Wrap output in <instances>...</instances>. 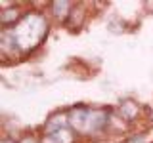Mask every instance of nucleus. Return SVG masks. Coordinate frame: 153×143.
<instances>
[{
    "instance_id": "3",
    "label": "nucleus",
    "mask_w": 153,
    "mask_h": 143,
    "mask_svg": "<svg viewBox=\"0 0 153 143\" xmlns=\"http://www.w3.org/2000/svg\"><path fill=\"white\" fill-rule=\"evenodd\" d=\"M48 136H50L56 143H73V141H75V136H73L71 126L61 128V130H57V132H54V133H48Z\"/></svg>"
},
{
    "instance_id": "2",
    "label": "nucleus",
    "mask_w": 153,
    "mask_h": 143,
    "mask_svg": "<svg viewBox=\"0 0 153 143\" xmlns=\"http://www.w3.org/2000/svg\"><path fill=\"white\" fill-rule=\"evenodd\" d=\"M71 8H73L71 2H54L52 4V13H54L56 19H67L71 15Z\"/></svg>"
},
{
    "instance_id": "5",
    "label": "nucleus",
    "mask_w": 153,
    "mask_h": 143,
    "mask_svg": "<svg viewBox=\"0 0 153 143\" xmlns=\"http://www.w3.org/2000/svg\"><path fill=\"white\" fill-rule=\"evenodd\" d=\"M121 114L126 118V120H132V118L138 114V105H134V103H130V101L121 103Z\"/></svg>"
},
{
    "instance_id": "4",
    "label": "nucleus",
    "mask_w": 153,
    "mask_h": 143,
    "mask_svg": "<svg viewBox=\"0 0 153 143\" xmlns=\"http://www.w3.org/2000/svg\"><path fill=\"white\" fill-rule=\"evenodd\" d=\"M19 19V10L17 8H12V10H4L2 13H0V21H2V25H13L16 27V21Z\"/></svg>"
},
{
    "instance_id": "6",
    "label": "nucleus",
    "mask_w": 153,
    "mask_h": 143,
    "mask_svg": "<svg viewBox=\"0 0 153 143\" xmlns=\"http://www.w3.org/2000/svg\"><path fill=\"white\" fill-rule=\"evenodd\" d=\"M19 143H38V141L35 139V137H29V136H27V137H23V139L19 141Z\"/></svg>"
},
{
    "instance_id": "1",
    "label": "nucleus",
    "mask_w": 153,
    "mask_h": 143,
    "mask_svg": "<svg viewBox=\"0 0 153 143\" xmlns=\"http://www.w3.org/2000/svg\"><path fill=\"white\" fill-rule=\"evenodd\" d=\"M67 126H69V118H67V114L65 113H56V114H52V116L46 120L44 132L48 136V133H54V132L61 130V128H67Z\"/></svg>"
},
{
    "instance_id": "7",
    "label": "nucleus",
    "mask_w": 153,
    "mask_h": 143,
    "mask_svg": "<svg viewBox=\"0 0 153 143\" xmlns=\"http://www.w3.org/2000/svg\"><path fill=\"white\" fill-rule=\"evenodd\" d=\"M2 143H16V141H12V139H4Z\"/></svg>"
}]
</instances>
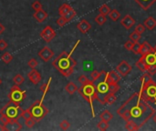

-=-=-

**Problem requirements:**
Count the lines of the records above that contain the string "path", treating case as significant, and reply with the number alone.

**Exercise solution:**
7